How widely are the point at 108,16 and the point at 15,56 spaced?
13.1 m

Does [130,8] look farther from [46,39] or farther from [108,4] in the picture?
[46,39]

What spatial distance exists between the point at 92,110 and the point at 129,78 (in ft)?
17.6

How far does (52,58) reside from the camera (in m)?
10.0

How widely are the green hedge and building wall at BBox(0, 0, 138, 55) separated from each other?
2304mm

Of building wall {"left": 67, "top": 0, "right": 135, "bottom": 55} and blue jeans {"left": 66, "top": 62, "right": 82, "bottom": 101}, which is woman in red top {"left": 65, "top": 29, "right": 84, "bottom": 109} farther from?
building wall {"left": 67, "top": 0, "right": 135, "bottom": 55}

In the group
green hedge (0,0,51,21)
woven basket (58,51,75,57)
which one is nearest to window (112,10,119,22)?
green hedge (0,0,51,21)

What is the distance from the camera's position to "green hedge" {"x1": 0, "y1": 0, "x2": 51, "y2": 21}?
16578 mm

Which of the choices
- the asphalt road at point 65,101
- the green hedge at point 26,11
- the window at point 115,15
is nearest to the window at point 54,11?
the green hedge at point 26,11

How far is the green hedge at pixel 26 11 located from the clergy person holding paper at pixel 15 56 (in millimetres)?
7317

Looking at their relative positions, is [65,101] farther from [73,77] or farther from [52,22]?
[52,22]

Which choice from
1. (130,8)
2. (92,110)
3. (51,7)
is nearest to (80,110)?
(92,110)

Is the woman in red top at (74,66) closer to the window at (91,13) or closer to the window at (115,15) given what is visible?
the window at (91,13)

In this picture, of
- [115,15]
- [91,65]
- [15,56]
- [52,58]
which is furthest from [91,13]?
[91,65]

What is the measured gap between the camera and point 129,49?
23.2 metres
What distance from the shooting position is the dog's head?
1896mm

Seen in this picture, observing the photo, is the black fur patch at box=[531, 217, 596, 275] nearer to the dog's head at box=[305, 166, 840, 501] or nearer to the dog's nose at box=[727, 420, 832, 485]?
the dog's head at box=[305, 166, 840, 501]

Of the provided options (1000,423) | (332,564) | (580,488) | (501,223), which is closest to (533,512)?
◇ ◇ ◇ ◇ ◇
Copy out the whole listing, exactly as written.

RESPONSE TO THE EXERCISE:
How widely are the point at 108,16 and the point at 15,56 spaced?
13.1 m

Does [130,8] look farther from [46,39] or farther from [108,4] in the picture?
[46,39]

What spatial distance exists between the point at 92,110 and the point at 129,78 (in ft)?
17.6

How far does (52,58) reside from the camera (in m)?
10.0

How widely are the green hedge and building wall at BBox(0, 0, 138, 55) separated from each other?
2304mm

Of building wall {"left": 67, "top": 0, "right": 135, "bottom": 55} and blue jeans {"left": 66, "top": 62, "right": 82, "bottom": 101}, which is woman in red top {"left": 65, "top": 29, "right": 84, "bottom": 109} farther from?
building wall {"left": 67, "top": 0, "right": 135, "bottom": 55}

In the group
green hedge (0,0,51,21)
woven basket (58,51,75,57)
which one is nearest to window (112,10,119,22)?
green hedge (0,0,51,21)

What is the distance from the camera's position to "green hedge" {"x1": 0, "y1": 0, "x2": 51, "y2": 21}?
16578 mm

Which of the choices
- the asphalt road at point 65,101
- the green hedge at point 26,11
- the window at point 115,15
is nearest to the window at point 54,11?
the green hedge at point 26,11

How far is the green hedge at pixel 26 11 located from the clergy person holding paper at pixel 15 56 (in millimetres)?
7317

Looking at their relative positions, is [65,101] farther from [73,77] or farther from [52,22]?
[52,22]

Which choice from
1. (130,8)
2. (92,110)
3. (51,7)
is nearest to (80,110)?
(92,110)

Is the woman in red top at (74,66) closer to the window at (91,13) or closer to the window at (115,15) given what is visible?
the window at (91,13)

In this picture, of
- [115,15]
- [91,65]
- [15,56]
- [52,58]
which is furthest from [91,13]?
[91,65]

What is the measured gap between the camera and point 129,49?
23.2 metres
What distance from the shooting position is the dog's head?
1896mm

Seen in this picture, observing the photo, is the black fur patch at box=[531, 217, 596, 275] nearer to the dog's head at box=[305, 166, 840, 501] or nearer to the dog's nose at box=[727, 420, 832, 485]?
the dog's head at box=[305, 166, 840, 501]

Of the provided options (1000,423) | (332,564) | (580,488) | (501,223), which is closest to (533,512)?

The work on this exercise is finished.